Structural insights into TLR4 activation by SARS-CoV-2 spike protein: implications for inflammatory response modulation.

Abstract

Toll-like receptor 4 (TLR4) in complex with myeloid differentiation factor 2 (MD2) plays a central role in innate immune sensing and inflammatory responses during viral infections. Emerging evidence suggests that viral glycoproteins, including the SARS-CoV-2 spike (S) protein, can aberrantly activate TLR4, contributing to cytokine storms; however, the molecular basis remains unclear. In this study, we investigated the recognition of the SARS-CoV-2 spike protein, in both its monomeric and trimeric forms, by the TLR4/MD2 receptor complex using a comprehensive in silico framework. Protein-protein docking, extended molecular dynamics simulations (500 ns), interaction profiling, principal component analysis, free energy landscape mapping, and binding-affinity calculations were employed.

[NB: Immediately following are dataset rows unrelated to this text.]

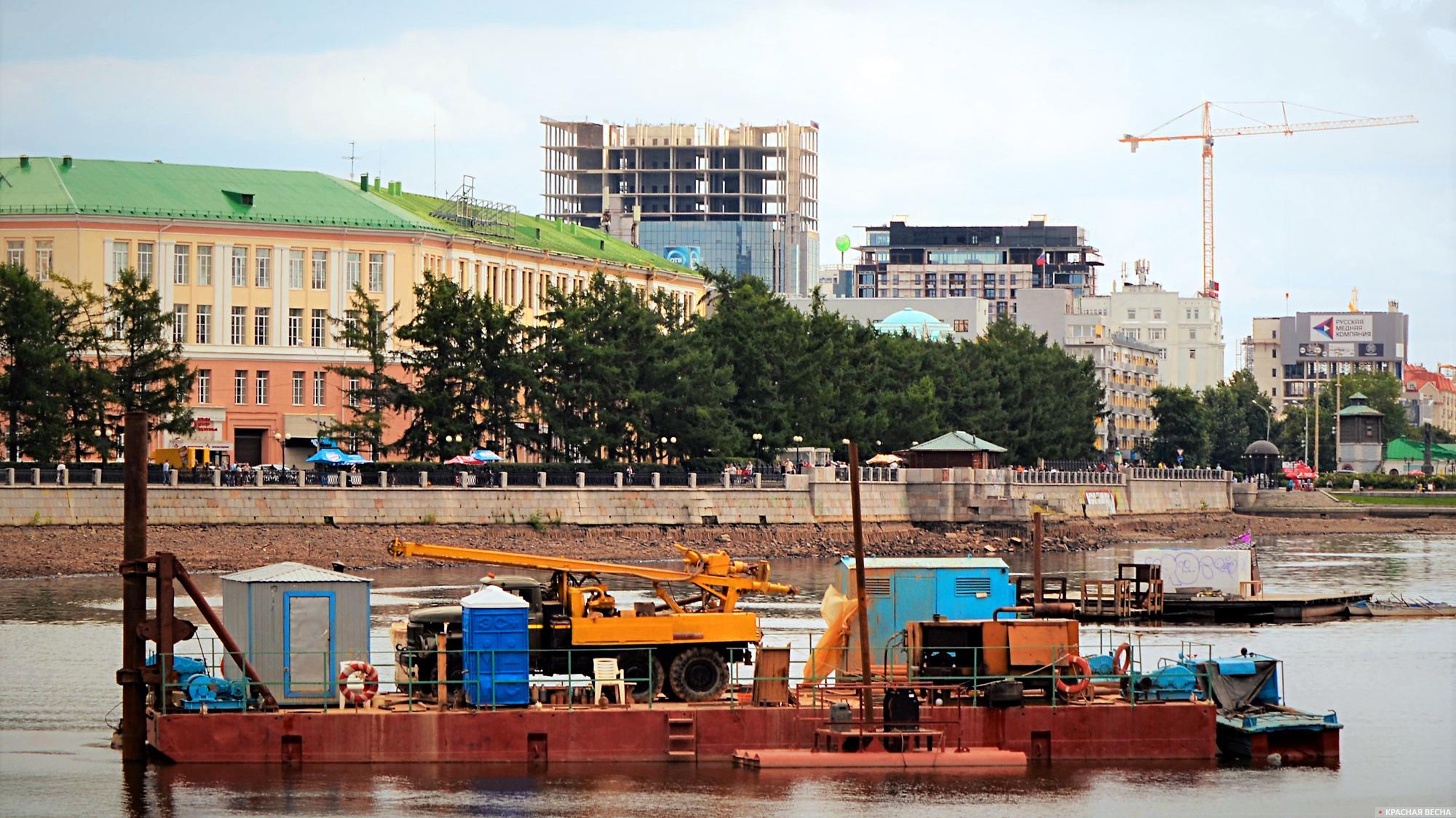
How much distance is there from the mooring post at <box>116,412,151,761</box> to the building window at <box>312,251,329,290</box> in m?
82.5

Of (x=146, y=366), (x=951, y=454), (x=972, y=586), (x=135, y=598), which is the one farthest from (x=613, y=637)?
(x=951, y=454)

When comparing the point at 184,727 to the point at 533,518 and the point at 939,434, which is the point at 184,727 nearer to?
the point at 533,518

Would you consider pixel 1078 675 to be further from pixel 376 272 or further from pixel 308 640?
pixel 376 272

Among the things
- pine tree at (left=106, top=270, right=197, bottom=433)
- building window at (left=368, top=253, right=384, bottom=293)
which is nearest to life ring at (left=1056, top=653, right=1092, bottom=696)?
pine tree at (left=106, top=270, right=197, bottom=433)

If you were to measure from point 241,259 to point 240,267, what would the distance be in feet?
1.66

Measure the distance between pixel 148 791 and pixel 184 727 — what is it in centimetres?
134

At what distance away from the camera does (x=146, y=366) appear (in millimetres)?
102688

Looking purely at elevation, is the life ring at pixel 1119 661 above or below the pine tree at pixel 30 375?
below

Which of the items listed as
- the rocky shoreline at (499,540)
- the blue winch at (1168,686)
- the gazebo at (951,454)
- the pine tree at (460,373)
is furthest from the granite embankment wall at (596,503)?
the blue winch at (1168,686)

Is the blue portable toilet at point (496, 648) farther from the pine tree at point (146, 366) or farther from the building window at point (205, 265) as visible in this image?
the building window at point (205, 265)

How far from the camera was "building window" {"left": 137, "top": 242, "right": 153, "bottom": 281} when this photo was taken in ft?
396

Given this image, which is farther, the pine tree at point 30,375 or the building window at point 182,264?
the building window at point 182,264

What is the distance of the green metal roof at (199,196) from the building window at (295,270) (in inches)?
69.2

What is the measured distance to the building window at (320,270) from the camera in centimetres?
12669
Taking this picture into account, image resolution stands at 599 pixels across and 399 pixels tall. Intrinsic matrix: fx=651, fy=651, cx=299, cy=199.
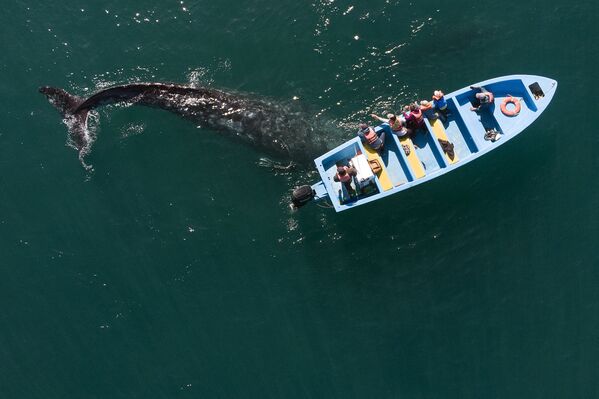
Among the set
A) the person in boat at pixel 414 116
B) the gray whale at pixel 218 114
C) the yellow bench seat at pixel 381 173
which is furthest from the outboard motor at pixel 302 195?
the person in boat at pixel 414 116

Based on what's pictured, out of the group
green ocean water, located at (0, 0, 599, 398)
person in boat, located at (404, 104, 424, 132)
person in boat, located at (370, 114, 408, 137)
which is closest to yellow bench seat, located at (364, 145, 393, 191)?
person in boat, located at (370, 114, 408, 137)

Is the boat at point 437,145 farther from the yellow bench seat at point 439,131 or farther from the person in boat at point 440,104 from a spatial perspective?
the person in boat at point 440,104

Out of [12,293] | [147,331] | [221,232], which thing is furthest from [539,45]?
[12,293]

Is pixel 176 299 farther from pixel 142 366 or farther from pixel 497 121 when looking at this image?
pixel 497 121

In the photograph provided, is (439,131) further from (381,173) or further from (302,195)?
(302,195)

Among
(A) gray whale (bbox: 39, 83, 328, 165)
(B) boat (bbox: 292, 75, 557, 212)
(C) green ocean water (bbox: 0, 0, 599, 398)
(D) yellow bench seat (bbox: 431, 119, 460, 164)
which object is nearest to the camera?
(B) boat (bbox: 292, 75, 557, 212)

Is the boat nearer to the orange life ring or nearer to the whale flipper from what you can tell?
the orange life ring
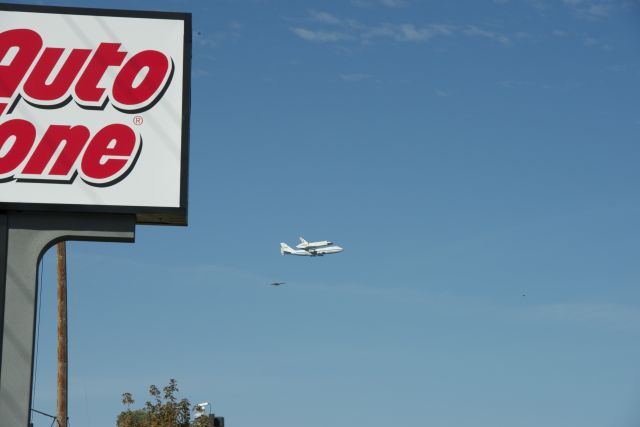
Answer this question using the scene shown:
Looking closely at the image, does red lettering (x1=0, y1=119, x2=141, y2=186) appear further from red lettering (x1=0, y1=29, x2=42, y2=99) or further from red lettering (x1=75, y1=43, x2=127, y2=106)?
red lettering (x1=0, y1=29, x2=42, y2=99)

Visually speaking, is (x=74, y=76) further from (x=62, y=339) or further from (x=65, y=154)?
(x=62, y=339)

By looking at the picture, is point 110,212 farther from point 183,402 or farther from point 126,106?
point 183,402

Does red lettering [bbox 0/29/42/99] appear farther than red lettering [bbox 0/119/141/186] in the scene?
Yes

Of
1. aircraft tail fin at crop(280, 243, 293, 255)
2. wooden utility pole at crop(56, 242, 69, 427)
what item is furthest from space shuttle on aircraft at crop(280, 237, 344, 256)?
wooden utility pole at crop(56, 242, 69, 427)

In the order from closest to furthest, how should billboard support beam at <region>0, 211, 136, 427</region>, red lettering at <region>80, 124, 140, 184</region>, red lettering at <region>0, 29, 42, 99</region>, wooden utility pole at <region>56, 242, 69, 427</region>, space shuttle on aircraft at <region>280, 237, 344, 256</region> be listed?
1. billboard support beam at <region>0, 211, 136, 427</region>
2. red lettering at <region>80, 124, 140, 184</region>
3. red lettering at <region>0, 29, 42, 99</region>
4. wooden utility pole at <region>56, 242, 69, 427</region>
5. space shuttle on aircraft at <region>280, 237, 344, 256</region>

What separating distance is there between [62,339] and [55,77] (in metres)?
13.5

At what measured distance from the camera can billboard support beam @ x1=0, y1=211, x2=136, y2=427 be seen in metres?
16.4

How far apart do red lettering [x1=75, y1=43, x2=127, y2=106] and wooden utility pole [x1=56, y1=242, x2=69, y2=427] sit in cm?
1224

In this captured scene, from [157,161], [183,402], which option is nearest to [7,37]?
[157,161]

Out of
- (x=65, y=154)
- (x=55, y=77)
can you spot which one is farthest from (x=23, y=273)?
(x=55, y=77)

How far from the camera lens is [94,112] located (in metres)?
17.4

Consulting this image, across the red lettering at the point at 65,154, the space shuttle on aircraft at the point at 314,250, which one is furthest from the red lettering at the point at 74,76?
the space shuttle on aircraft at the point at 314,250

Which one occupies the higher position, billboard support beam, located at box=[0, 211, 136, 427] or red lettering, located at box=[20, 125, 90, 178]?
red lettering, located at box=[20, 125, 90, 178]

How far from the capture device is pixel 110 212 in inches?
677
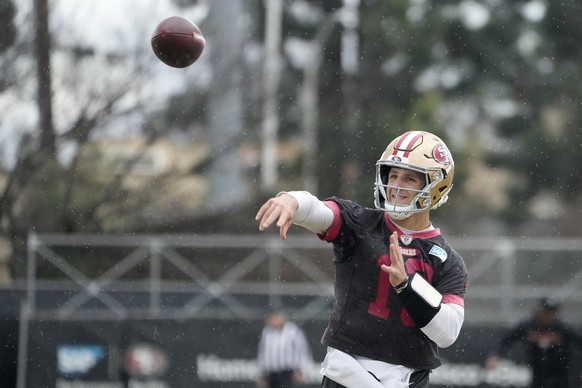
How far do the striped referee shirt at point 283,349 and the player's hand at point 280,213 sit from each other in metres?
6.21

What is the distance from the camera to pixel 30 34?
13812 millimetres

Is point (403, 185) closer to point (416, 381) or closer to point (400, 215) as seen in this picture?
point (400, 215)

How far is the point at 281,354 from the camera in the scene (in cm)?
1118

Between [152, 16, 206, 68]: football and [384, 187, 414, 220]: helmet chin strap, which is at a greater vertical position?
[152, 16, 206, 68]: football

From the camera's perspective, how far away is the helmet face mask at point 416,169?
16.8 feet

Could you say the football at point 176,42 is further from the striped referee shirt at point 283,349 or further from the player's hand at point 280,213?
the striped referee shirt at point 283,349

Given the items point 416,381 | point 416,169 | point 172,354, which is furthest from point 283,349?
point 416,169

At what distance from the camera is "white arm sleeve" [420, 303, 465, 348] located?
487 centimetres

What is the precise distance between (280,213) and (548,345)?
5677mm

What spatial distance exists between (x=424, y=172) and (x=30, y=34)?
9661 mm

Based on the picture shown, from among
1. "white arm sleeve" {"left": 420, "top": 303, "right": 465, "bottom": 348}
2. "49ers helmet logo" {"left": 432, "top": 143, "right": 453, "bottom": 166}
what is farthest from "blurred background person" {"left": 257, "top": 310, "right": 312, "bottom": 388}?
"white arm sleeve" {"left": 420, "top": 303, "right": 465, "bottom": 348}

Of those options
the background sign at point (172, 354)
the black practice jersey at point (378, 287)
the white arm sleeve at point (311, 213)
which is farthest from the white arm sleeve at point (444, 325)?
the background sign at point (172, 354)

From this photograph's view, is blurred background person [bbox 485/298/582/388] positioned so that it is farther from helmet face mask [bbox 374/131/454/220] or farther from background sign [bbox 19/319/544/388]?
helmet face mask [bbox 374/131/454/220]

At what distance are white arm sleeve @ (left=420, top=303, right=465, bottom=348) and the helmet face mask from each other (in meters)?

The S1 subunit, particularly the receptor-binding domain (RBD) and N-terminal domain (NTD), emerged as the principal interface for TLR4 and MD2-a novel finding. The spike monomer exhibited stronger and more stable interactions than the trimer, supported by a greater number of hydrogen bonds and salt bridges, lower binding energies, and distinct PCA/energy landscape features. Two N-linked glycosylation sites in the monomer were positioned proximal to the MD2 binding pocket, compared to one in the trimer, suggesting a possible role in modulating receptor activation. Several hotspot residues were also identified as potential therapeutic targets. Collectively, these findings support a model in which the SARS-CoV-2 spike protein engages TLR4/MD2 through domain-specific interactions that may modulate innate immune signalling.